After the first layer, there was a sequence of linear/ReLU/batchnorm.

KevinB · November 28, 2018, 3:37am

jcatanza · November 28, 2018, 3:37am

@Jeremy’s rule of thumb is something like N_embedding = min( (Ncategories +1 )/2, 50)

lesscomfortable · November 28, 2018, 3:37am

They should be used conscientiously by the user, trying to replicate the real world (test set). Some types of augmentation are not useful on a specific dataset (e.g. a cat upside down).

sgugger · November 28, 2018, 3:37am

Exactly.

miwojc · November 28, 2018, 3:37am

what is padding, what is it used for?

karthikramesh · November 28, 2018, 3:37am

@rachel Is there any data augmentation schemes for text data?

rachel · November 28, 2018, 3:38am

Padding is adding a border around your image (which can be a reflection of the image). With or without padding will change the size of the next layer in a network.

Here, Jeremy has used padding to make the data augmentation clearer (e.g. how it was rotated or distorted).

miwojc · November 28, 2018, 3:38am

why would you do that?

gamino · November 28, 2018, 3:39am

Is data augmentation needed because of how CNNs work? Would using some other architecture or technique else for image classification would reduce the need for this?

OCData_nerd · November 28, 2018, 3:39am

By default, about how many augmentations are applied to a given training image?

rachel · November 28, 2018, 3:40am

Data augmentation is a form of regularization. It is a way of giving you a larger data set than you actually have (by creating new images). It helps prevent overfitting.

PierreO · November 28, 2018, 3:40am

So when using data augmentation you should do more epochs in order for the model to see every image + augmented images ?

dotkay · November 28, 2018, 3:40am

I think data augmentation is just to get more data points to overcome overfitting. Experts can correct me if I am wrong.

jcatanza · November 28, 2018, 3:40am

That’s true. But Jeremy used the subsampling technique in the model-building stage to fit models faster; I would expect that applying dropout to inputs would also speed things up in the same way.

sgugger · November 28, 2018, 3:40am

Another way of saying it is that if you’re only doing one epoch, data augmentation is useless.

karthikramesh · November 28, 2018, 3:41am

@rachel Is data augmentation used because of the variations in images you may get during inference?

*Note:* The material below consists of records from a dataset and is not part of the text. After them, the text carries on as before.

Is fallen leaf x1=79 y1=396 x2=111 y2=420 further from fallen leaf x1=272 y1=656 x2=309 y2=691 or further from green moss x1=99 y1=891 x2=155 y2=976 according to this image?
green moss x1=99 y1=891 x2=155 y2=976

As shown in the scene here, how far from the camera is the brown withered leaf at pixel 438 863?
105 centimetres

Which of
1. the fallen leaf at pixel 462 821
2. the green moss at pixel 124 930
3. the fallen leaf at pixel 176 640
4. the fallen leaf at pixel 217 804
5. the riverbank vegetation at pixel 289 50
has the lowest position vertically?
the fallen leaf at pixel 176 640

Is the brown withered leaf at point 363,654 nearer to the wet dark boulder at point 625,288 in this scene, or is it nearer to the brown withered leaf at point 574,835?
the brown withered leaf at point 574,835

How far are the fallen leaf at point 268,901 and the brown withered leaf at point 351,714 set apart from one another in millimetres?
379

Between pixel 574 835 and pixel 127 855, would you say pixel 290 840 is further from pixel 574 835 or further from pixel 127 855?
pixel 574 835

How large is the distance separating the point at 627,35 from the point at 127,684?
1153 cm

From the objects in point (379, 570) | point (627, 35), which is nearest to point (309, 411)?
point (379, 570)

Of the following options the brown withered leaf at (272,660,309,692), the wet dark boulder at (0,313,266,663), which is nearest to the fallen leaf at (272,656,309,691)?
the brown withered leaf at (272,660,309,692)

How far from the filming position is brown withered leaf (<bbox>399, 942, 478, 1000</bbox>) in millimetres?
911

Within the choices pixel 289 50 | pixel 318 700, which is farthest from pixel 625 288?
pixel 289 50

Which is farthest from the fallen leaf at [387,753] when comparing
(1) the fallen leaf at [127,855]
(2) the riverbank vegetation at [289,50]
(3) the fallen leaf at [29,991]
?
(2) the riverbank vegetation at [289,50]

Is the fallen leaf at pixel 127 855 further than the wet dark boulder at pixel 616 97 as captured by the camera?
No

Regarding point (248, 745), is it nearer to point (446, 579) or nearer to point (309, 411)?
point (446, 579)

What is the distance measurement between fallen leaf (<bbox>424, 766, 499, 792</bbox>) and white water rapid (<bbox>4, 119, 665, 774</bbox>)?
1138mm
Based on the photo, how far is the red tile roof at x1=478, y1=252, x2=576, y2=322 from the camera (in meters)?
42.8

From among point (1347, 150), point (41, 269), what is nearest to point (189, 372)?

gamino · November 28, 2018, 3:41am

Yes, I understand that, thanks. My question is more about could we use something else to classify images that is not CNN that does not require data augmentation? Maybe this is an area of research, just wondering. Thanks!

mkolodny · November 28, 2018, 3:41am

You just use a different loss function (mse instead of softmax cross entropy)

gauss256 · November 28, 2018, 3:42am

When using perspective augmentation, would it make sense to fill in the black areas that are created at the edges by using mirroring?